Copy out every line of the records below word for word, leaving out the pictures.

* [RECORDS PROVIDED]
* Start *
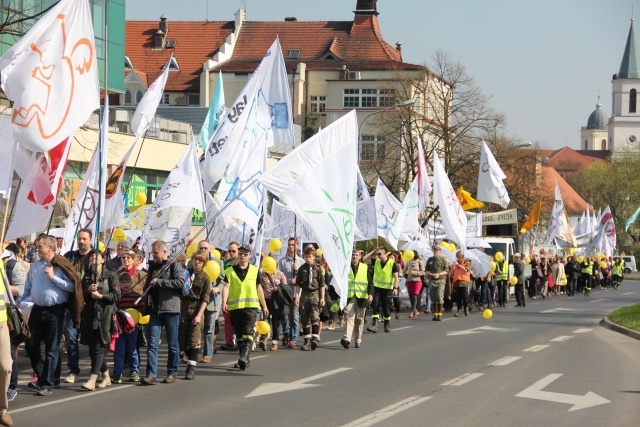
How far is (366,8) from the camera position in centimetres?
9431

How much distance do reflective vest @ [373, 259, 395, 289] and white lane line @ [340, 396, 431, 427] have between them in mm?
10796

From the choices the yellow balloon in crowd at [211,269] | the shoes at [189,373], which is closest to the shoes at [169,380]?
the shoes at [189,373]

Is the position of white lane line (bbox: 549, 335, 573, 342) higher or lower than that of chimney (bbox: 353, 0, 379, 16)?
lower

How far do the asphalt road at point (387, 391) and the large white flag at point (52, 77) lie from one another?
2.82 meters

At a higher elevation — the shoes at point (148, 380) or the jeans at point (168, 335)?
the jeans at point (168, 335)

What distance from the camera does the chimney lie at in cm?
9369

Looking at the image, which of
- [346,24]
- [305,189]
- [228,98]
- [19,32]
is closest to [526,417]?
[305,189]

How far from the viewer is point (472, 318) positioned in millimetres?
29047

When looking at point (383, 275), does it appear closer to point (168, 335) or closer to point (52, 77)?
point (168, 335)

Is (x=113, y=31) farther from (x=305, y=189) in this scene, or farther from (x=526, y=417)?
(x=526, y=417)

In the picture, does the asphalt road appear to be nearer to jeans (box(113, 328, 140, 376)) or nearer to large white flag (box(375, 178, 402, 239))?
jeans (box(113, 328, 140, 376))

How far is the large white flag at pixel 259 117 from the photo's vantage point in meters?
19.2

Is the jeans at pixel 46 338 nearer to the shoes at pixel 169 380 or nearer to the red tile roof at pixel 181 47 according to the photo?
the shoes at pixel 169 380

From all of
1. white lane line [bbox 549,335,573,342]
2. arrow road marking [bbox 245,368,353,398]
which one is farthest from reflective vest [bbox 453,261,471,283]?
arrow road marking [bbox 245,368,353,398]
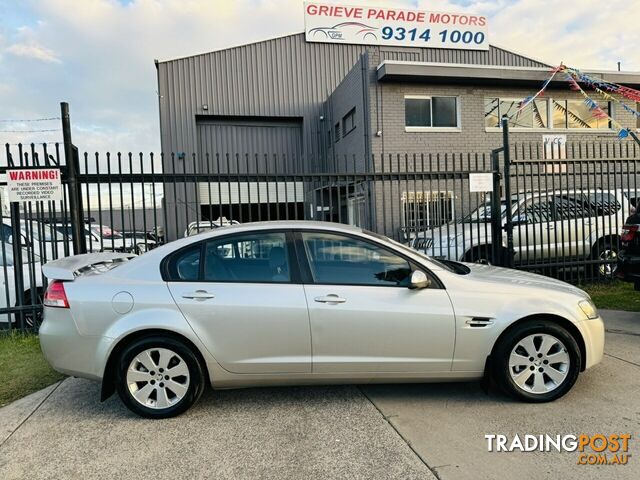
* End *
* [THE OUTPUT]
How far is (366,8) from the camera position in centimetres?
9431

How much distance do reflective vest @ [373, 259, 395, 289] and white lane line @ [340, 396, 431, 427] have between them in mm?
10796

From the choices the yellow balloon in crowd at [211,269] | the shoes at [189,373], which is closest to the shoes at [169,380]?
the shoes at [189,373]

Is the position of white lane line (bbox: 549, 335, 573, 342) higher or lower than that of chimney (bbox: 353, 0, 379, 16)?
lower

How far do the asphalt road at point (387, 391) and the large white flag at point (52, 77) lie from one another?
2.82 meters

At a higher elevation — the shoes at point (148, 380) or the jeans at point (168, 335)?
the jeans at point (168, 335)

What distance from the camera does the chimney lie at in cm?
9369

Looking at the image, which of
- [346,24]
- [305,189]
- [228,98]
- [19,32]
is closest to [526,417]?
[305,189]

How far from the viewer is point (472, 318) positioned in millimetres?
29047

When looking at point (383, 275), does it appear closer to point (168, 335) or closer to point (52, 77)?
point (168, 335)

Is (x=113, y=31) farther from (x=305, y=189) in this scene, or farther from (x=526, y=417)?
(x=526, y=417)

In the picture, does the asphalt road appear to be nearer to jeans (box(113, 328, 140, 376)) or nearer to large white flag (box(375, 178, 402, 239))?
jeans (box(113, 328, 140, 376))

How far is the large white flag at pixel 259 117 from the photo's vantage point in meters?
19.2

Is the jeans at pixel 46 338 nearer to the shoes at pixel 169 380 or nearer to the red tile roof at pixel 181 47 according to the photo?
the shoes at pixel 169 380

From all of
1. white lane line [bbox 549,335,573,342]
2. arrow road marking [bbox 245,368,353,398]
which one is farthest from reflective vest [bbox 453,261,471,283]?
arrow road marking [bbox 245,368,353,398]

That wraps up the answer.